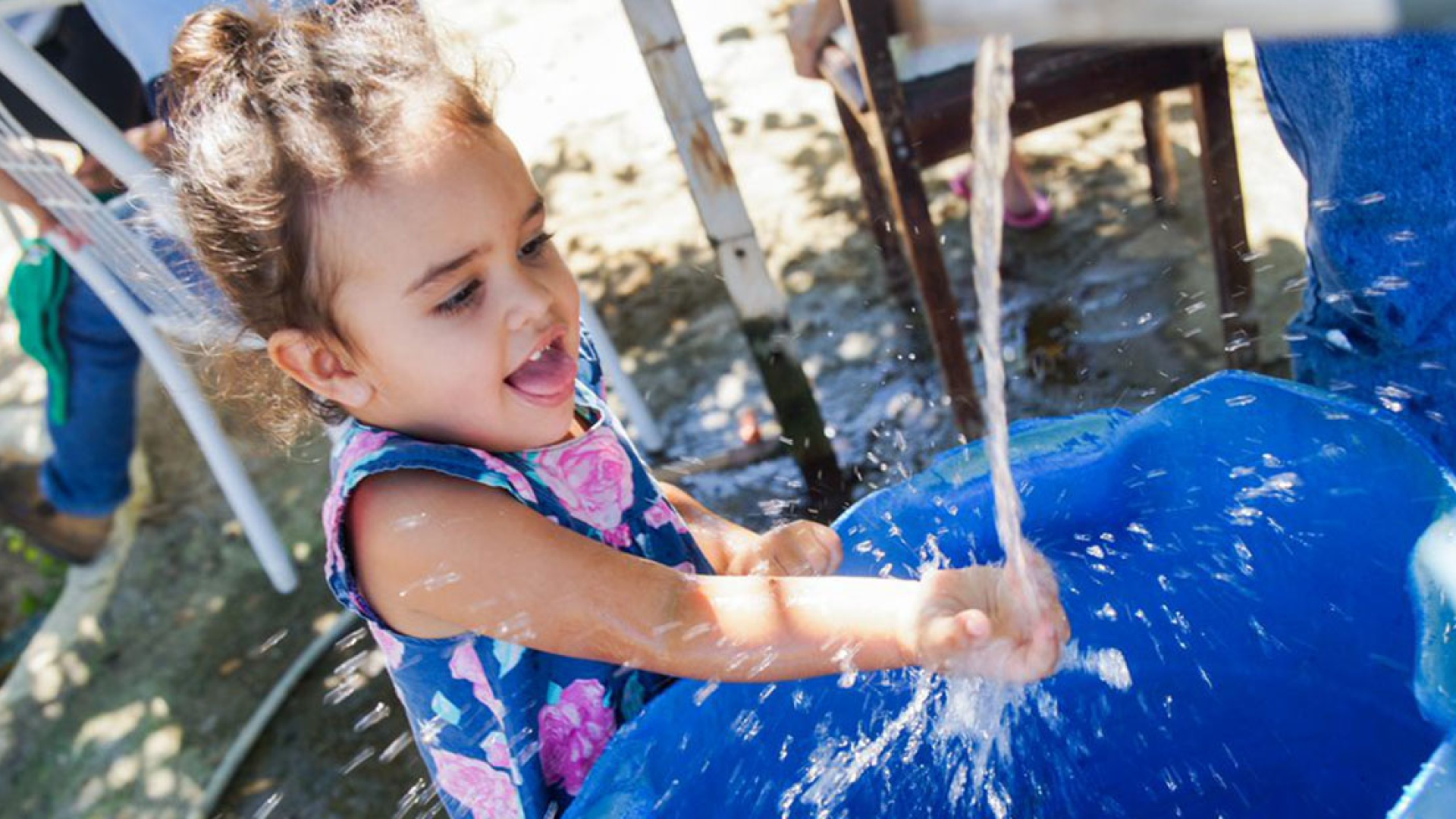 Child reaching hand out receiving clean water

==

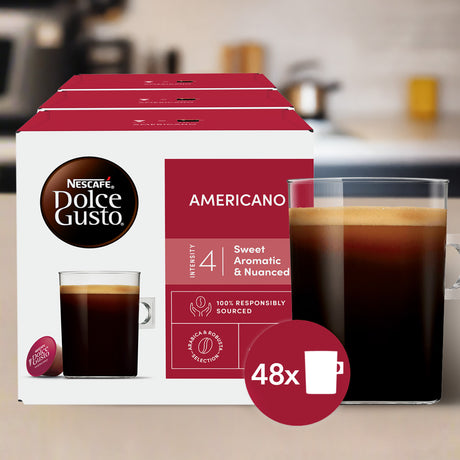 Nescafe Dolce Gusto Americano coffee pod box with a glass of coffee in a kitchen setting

...

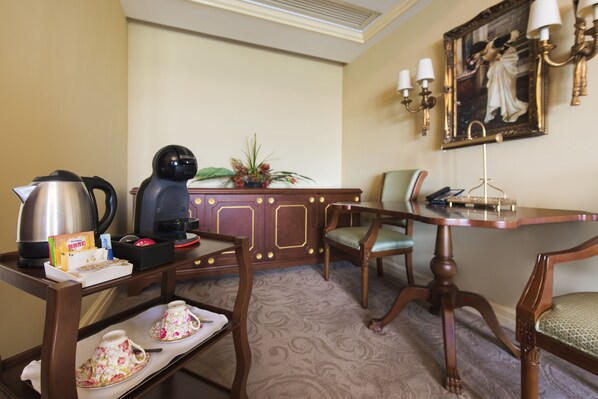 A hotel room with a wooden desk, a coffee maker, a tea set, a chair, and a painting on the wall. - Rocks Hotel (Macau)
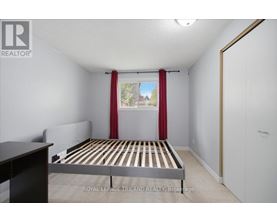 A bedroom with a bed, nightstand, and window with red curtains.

→ **Exercise instructions**
Nothing but the lines above from the one that has "A hotel room" down to the one that has "A bedroom with" belongs in the answer, copied exactly, without pictures.

→ **Answer to this problem**
 A hotel room with a wooden desk, a coffee maker, a tea set, a chair, and a painting on the wall. - Rocks Hotel (Macau)
 A bedroom with a bed, nightstand, and window with red curtains.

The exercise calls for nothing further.